ЗАДАНИЯ ::
• 1. Перепишите из текста о Кольвиц фрагмент от «Этот офорт, который» до «них преданных друзей.» без изменений.
• 2. Определите, верны ли по тексту о Кольвиц утверждения: (a) медная доска пробыла в кислоте слишком долго; (b) приемная мужа Кольвиц находилась на третьем этаже; (c) над большим столом висела керосиновая лампа с зеленым абажуром. Ответьте «да» или «нет» и приведите точную цитату, на которой основан ответ.
• 3. Продолжите текст о Кольвиц, начав сразу после его последнего предложения.

[ТЕКСТ ДЛЯ ИЗУЧЕНИЯ]

Только женщина, испытавшая эти святые мгновения, когда она несет в себе будущую жизнь, может с такой тонкостью передать глубокое погружение в себя. Она слушает биение младенческого сердца, вся обратилась в слух.

Кольвиц склонилась над ванночкой, в которую положена новая пластина. Она слегка покачивает жидкость и пристально всматривается, как постепенно все глубже становятся тонкие штрихи на меди.

Но работу пришлось прервать. Сын слишком настоятельно заявил о себе. Искусство уступает дорогу заботам материнства.

Медная доска осталась лежать в кислоте. Она пробыла в ней слишком долго. Как говорят граверы, офорт был перетравлен. Потом пришлось смягчать перечерненные штрихи.

Этот офорт, который появился на свет вместе с первым сыном, называется «Встреча». Изображена счастливая пара, на руках у отца маленький ребенок, рядом мать, застенчивая и умиленная.

Рабочая семья, одна из тех, с которыми теперь сблизилась чета Кольвиц. Они приходят на прием к молодому врачу. Или художница вместе с мужем посещает больных, видит детей, живущих в темных подвалах без воздуха, бледных, как ростки, тянущиеся к свету. Она идет к женщинам, изможденным нуждой, и находит среди них преданных друзей.

Ей доверяют. Это уже было с юности. Сердце Кольвиц открыто для жалобы, она вызывает на откровенность и выслушивает исповеди людей в самые завихренные дни их жизни.

Может быть, заплакал сын и не удалось окончить рисунок, где Кольвиц снова нарисовала себя. Молодая мать склонилась к ребенку, чуть намеченному легким контуром. В чертах матери – нежная озабоченность, отрешенность от всего, кроме беспомощного существа, лежащего на ее коленях.

Кольвиц прикоснулась к этой теме. И всю жизнь тревоги, страдания и редкие радости задавленной нуждой женщины окропят ее листы великой любовью к детям.

Она видела грузчиков в Кенигсберге и полюбила красоту в человеке труда.

Теперь она близко узнала берлинские трудовые семьи. И тип столичного рабочего вошел в ее искусство.

В подвальном этаже дома помещалась пивнушка. Как часто, возвращаясь к себе, Кольвиц видела печальных женщин, сторожащих у входа своих беспутных мужей. Дети, беспробудная нужда, а этот опустившийся человек несет последние пфенниги в шинок. Сцены нужды и человеческого горя встречали Кольвиц у порога ее дома.

Она поднималась на второй этаж в приемную мужа. Здесь те же картины. И сколько раз приводила к себе на третий этаж голодных, истомленных бедностью пациентов, усаживала их за обеденный стол в большой комнате, наделяла деньгами вдову или заболевшего кормильца семьи.

Отзывчивость ее не знала границ.

Квартира Кольвиц на Вайсенбургерштрассе, 25! Кто только не побывал здесь, не сидел за большим столом, над которым висела керосиновая лампа с белым абажуром. Сколько раз художница рисовала себя и маленького сына на высоком стуле возле этого гостеприимного стола.

[/ТЕКСТ ДЛЯ ИЗУЧЕНИЯ]
[ИСХОДНЫЕ ДАННЫЕ]

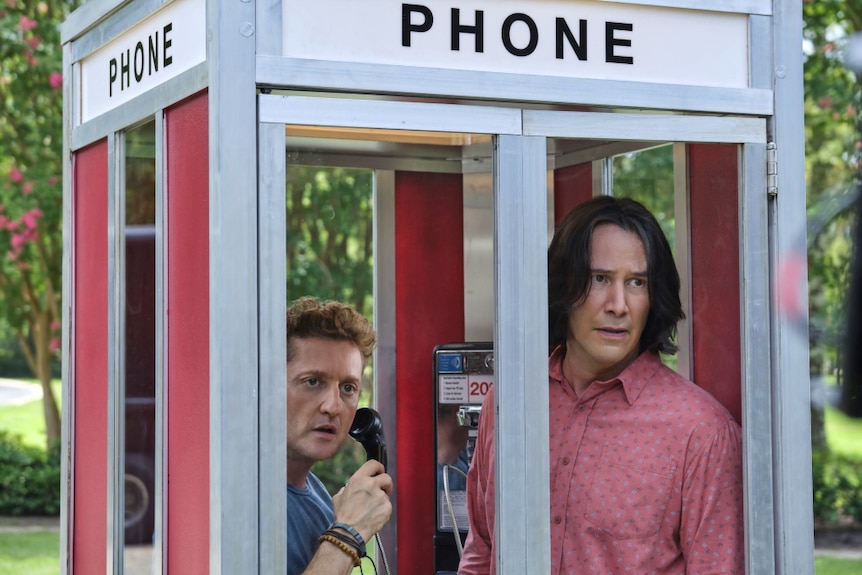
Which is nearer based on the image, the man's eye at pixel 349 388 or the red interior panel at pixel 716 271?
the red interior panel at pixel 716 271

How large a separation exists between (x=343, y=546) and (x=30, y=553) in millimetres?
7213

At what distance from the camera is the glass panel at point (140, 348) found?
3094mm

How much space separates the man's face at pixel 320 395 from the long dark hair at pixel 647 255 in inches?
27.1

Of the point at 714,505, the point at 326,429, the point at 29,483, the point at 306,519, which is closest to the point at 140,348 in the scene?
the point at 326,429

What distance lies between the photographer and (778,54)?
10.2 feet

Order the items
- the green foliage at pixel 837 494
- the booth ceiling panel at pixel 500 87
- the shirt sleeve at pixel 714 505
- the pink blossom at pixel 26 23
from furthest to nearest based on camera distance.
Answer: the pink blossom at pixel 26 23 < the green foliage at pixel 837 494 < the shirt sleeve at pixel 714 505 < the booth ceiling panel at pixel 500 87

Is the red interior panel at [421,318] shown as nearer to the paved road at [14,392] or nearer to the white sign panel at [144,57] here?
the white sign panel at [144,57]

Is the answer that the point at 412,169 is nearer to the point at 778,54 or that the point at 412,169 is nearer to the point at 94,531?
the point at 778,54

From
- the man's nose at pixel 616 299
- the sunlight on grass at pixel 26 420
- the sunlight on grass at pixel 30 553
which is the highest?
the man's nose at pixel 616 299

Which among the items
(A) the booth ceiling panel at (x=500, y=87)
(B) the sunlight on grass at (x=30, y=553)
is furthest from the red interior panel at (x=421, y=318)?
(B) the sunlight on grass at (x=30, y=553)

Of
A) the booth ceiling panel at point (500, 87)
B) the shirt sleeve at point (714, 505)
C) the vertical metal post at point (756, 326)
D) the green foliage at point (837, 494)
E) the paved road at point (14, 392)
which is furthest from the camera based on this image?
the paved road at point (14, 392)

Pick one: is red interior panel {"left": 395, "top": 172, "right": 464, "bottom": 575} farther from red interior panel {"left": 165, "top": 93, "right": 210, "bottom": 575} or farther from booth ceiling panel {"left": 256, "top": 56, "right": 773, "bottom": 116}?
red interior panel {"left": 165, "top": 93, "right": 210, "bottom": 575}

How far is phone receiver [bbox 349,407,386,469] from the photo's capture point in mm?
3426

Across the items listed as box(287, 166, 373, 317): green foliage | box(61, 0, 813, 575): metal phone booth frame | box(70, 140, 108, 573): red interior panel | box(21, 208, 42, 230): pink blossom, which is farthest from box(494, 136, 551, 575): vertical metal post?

[/ИСХОДНЫЕ ДАННЫЕ]
[ИСХОДНЫЕ ДАННЫЕ]

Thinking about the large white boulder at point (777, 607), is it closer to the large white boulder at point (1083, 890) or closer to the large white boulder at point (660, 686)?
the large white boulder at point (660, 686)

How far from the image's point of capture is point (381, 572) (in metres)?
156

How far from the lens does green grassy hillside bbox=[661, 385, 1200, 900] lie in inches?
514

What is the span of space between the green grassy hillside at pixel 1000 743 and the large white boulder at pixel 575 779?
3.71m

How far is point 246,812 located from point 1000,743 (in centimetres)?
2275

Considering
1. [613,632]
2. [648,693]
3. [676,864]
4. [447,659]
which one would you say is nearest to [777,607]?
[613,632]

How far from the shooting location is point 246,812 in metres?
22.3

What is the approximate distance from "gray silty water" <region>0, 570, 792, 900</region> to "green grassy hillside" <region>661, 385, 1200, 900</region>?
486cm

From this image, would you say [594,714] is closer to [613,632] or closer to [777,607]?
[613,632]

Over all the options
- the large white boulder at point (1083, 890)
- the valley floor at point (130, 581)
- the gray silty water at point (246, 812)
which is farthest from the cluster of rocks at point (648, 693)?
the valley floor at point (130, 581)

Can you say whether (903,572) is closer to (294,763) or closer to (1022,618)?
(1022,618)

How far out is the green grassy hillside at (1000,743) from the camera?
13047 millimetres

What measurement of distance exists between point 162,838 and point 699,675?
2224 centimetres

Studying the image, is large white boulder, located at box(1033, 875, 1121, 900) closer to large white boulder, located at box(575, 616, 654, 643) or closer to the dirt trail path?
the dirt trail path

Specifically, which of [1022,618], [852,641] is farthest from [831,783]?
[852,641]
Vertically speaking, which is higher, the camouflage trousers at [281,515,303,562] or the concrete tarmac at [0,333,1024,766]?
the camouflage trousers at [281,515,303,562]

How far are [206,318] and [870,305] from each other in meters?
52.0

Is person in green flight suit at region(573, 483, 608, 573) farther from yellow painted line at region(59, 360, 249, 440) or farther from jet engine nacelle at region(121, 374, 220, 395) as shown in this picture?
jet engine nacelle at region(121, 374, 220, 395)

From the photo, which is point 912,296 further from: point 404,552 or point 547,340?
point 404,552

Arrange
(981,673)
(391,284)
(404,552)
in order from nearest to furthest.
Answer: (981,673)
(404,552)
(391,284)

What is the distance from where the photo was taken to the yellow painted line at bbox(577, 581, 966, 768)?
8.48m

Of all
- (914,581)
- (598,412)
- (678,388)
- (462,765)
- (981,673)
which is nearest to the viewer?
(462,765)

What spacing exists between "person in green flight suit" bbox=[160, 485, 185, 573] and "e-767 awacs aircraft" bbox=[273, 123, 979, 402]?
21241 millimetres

[/ИСХОДНЫЕ ДАННЫЕ]
[ИСХОДНЫЕ ДАННЫЕ]

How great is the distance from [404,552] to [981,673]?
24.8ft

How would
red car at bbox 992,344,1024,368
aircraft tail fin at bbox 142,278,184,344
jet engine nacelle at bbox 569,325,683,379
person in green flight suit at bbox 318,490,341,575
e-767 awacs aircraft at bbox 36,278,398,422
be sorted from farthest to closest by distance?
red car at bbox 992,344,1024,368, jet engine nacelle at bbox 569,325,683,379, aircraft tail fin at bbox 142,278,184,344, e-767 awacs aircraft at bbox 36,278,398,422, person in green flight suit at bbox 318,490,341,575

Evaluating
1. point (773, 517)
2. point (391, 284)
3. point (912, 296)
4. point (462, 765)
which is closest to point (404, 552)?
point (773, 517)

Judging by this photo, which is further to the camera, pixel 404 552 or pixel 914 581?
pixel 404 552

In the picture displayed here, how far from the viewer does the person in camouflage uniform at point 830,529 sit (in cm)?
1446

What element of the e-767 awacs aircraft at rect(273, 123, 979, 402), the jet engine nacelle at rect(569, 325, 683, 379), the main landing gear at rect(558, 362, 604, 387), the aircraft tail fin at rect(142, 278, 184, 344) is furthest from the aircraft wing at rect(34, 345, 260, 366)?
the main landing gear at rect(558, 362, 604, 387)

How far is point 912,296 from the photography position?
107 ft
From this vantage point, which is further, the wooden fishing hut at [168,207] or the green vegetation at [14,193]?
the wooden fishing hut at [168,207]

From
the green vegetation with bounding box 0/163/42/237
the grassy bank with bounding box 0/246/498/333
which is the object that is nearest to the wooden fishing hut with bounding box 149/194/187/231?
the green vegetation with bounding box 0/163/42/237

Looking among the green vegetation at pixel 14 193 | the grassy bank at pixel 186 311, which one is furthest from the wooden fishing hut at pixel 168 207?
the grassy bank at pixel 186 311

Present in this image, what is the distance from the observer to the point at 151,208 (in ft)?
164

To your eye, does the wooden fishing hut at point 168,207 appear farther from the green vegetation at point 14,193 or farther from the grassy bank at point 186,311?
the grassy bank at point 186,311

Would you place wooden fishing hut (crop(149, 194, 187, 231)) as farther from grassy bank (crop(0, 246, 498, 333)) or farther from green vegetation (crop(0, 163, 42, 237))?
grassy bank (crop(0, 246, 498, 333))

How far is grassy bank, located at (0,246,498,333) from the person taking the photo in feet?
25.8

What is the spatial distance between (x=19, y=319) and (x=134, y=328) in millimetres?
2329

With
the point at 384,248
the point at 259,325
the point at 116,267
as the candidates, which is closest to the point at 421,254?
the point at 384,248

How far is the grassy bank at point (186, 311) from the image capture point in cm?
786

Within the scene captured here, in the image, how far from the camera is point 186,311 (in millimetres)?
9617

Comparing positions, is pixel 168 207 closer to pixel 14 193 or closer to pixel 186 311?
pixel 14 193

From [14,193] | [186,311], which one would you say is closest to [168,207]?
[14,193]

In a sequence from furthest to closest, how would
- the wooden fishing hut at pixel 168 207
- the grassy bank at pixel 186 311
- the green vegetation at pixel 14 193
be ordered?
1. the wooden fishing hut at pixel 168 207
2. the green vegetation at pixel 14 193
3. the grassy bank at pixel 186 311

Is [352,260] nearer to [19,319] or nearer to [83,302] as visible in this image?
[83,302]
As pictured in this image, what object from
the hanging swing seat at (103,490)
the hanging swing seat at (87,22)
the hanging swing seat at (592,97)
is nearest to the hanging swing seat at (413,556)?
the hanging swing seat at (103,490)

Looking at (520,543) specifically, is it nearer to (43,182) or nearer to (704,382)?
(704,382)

[/ИСХОДНЫЕ ДАННЫЕ]

ОТВЕТЫ ПО НОМЕРАМ ::
• 1.
Этот офорт, который появился на свет вместе с первым сыном, называется «Встреча». Изображена счастливая пара, на руках у отца маленький ребенок, рядом мать, застенчивая и умиленная.

Рабочая семья, одна из тех, с которыми теперь сблизилась чета Кольвиц. Они приходят на прием к молодому врачу. Или художница вместе с мужем посещает больных, видит детей, живущих в темных подвалах без воздуха, бледных, как ростки, тянущиеся к свету. Она идет к женщинам, изможденным нуждой, и находит среди них преданных друзей.

• 2.
(a) Да: «Медная доска осталась лежать в кислоте. Она пробыла в ней слишком долго».
(b) Нет: «Она поднималась на второй этаж в приемную мужа».
(c) Нет: «висела керосиновая лампа с белым абажуром».

• 3.
Когда через четыре года появился на свет младший сын Петер, то и он теперь сидел на высоком стуле, который уже не нужен старшему Гансу, и вместе с матерью рисовал зверей и домики.

Обстановка в квартире почти не менялась. Со временем только на стенах в гостиной появились огромные фотографии со скульптур Микеланджело – «Моисей» и «Ночь» с гробниц Медичи.

Его могучая пластика была целью. Сидя за обедом или принимая гостей, Кольвиц часто вглядывалась в знакомые до мелочей фигуры. Всегда при этом она получала заряд дерзости и беспокойства.

В углу гостиной стояла знаменитая зеленая тахта, которая почти никогда не пустовала. Гости любили дом Кольвицей. Часто это бывал какой-нибудь родственник из Кенигсберга, или Эмма Еэп, ставшая после замужества Беатой Бонус, или приехавшие издалека политические эмигранты.

Мальчики подрастали, а вместе с ними крепли скромные клены, насаженные вдоль Вайсенбургерштрассе и Вертерплатц. Они превратились в высокие деревья с густыми кронами, и Кольвиц любовалась их зарослями, выходя на балкон своей квартиры.

Дети гуляли неподалеку от дома на сквере против окон комнаты, где, склонившись над медными досками, трудилась неутомимая художница. Неприкосновенные утренние часы творчества.

Когда наступало время отдыха, Кэте Кольвиц выходила гулять со своими сыновьями: один – по правую сторону, другой – по левую. Лицо ее светилось гордостью.

Кольвиц была в числе приглашенных на открытие Большой Берлинской выставки 1893 года. Она ее участница. Берлинцы видели на стенах две ее работы: «Встречу», которая появилась на свет вместе с ее первенцем, и «В кабачке», один из вариантов композиции к «Жерминалю» Золя.

Впервые в печати критик Юлиус Элиас назвал имя молодой художницы, открыл ее для широкой публики.

Кайзер против

Маленькие избушки с соломенными крышами лепились по горным склонам. День и ночь в них стучали ткацкие станки, изможденные люди не разгибали спины. Они несли полотна, бумазею, сукна хозяину, получая за труд жалкие гроши.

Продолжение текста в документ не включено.